Abstract
Relation extraction (RE) is a well-known NLP application often treated as a sentence or document-level task. However, a handful of recent efforts explore it across documents or in the cross-document setting (CrossDocRE). This is distinct from the single document case because different documents often focus on disparate themes, while text within a document tends to have a single goal. Current CrossDocRE efforts do not consider domain knowledge, which are often assumed to be known to the reader when documents are authored.
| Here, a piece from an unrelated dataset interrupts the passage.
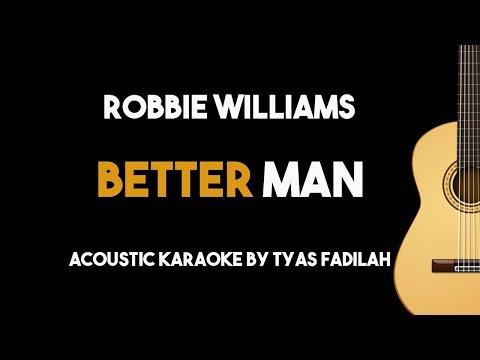 Better Man - Robbie Williams (Acoustic Guitar Karaoke Backing Track with Lyrics)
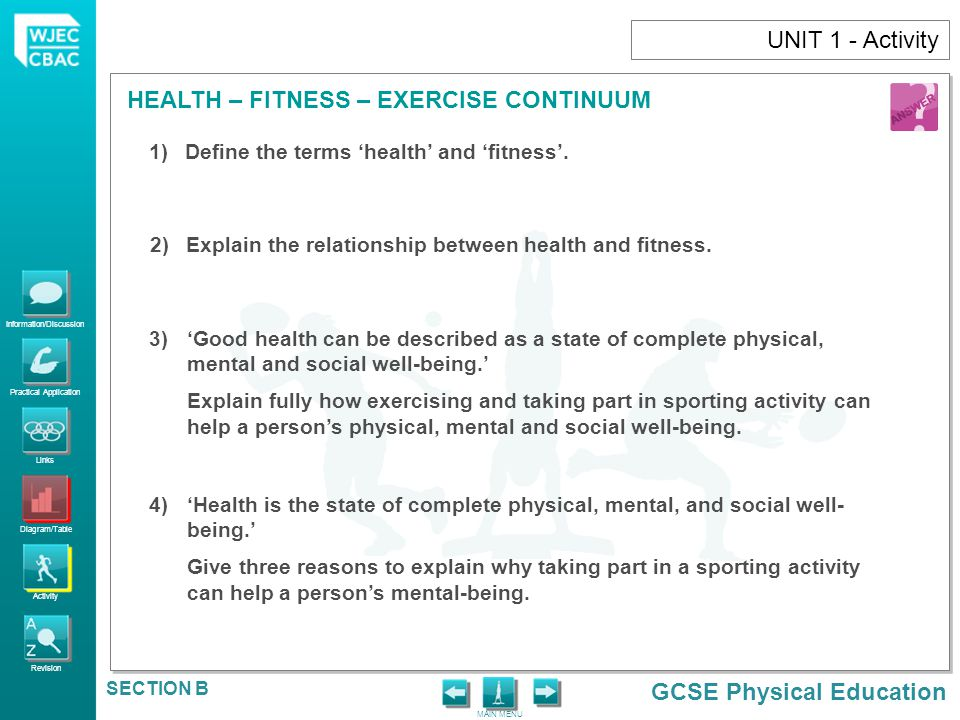 Information/Discussion Practical Application Links Diagram/Table Activity Revision GCSE Physical Education HEALTH – FITNESS – EXERCISE CONTINUUM MAIN MENU SECTION B UNIT 1 - Activity 5) Health is…Fitness is…Exercise is…Wellbeing is… 6)(i) Can you be fit but not healthy.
Here, we propose a novel approach, KXDocRE, that embed domain knowledge of entities with input text for cross-document RE. Our proposed framework has three main benefits over baselines: 1) it incorporates domain knowledge of entities along with documents' text; 2) it offers interpretability by producing explanatory text for predicted relations between entities 3) it improves performance over the prior methods. Code and models are available at https://github.com/kracr/cross-doc-relation-extraction.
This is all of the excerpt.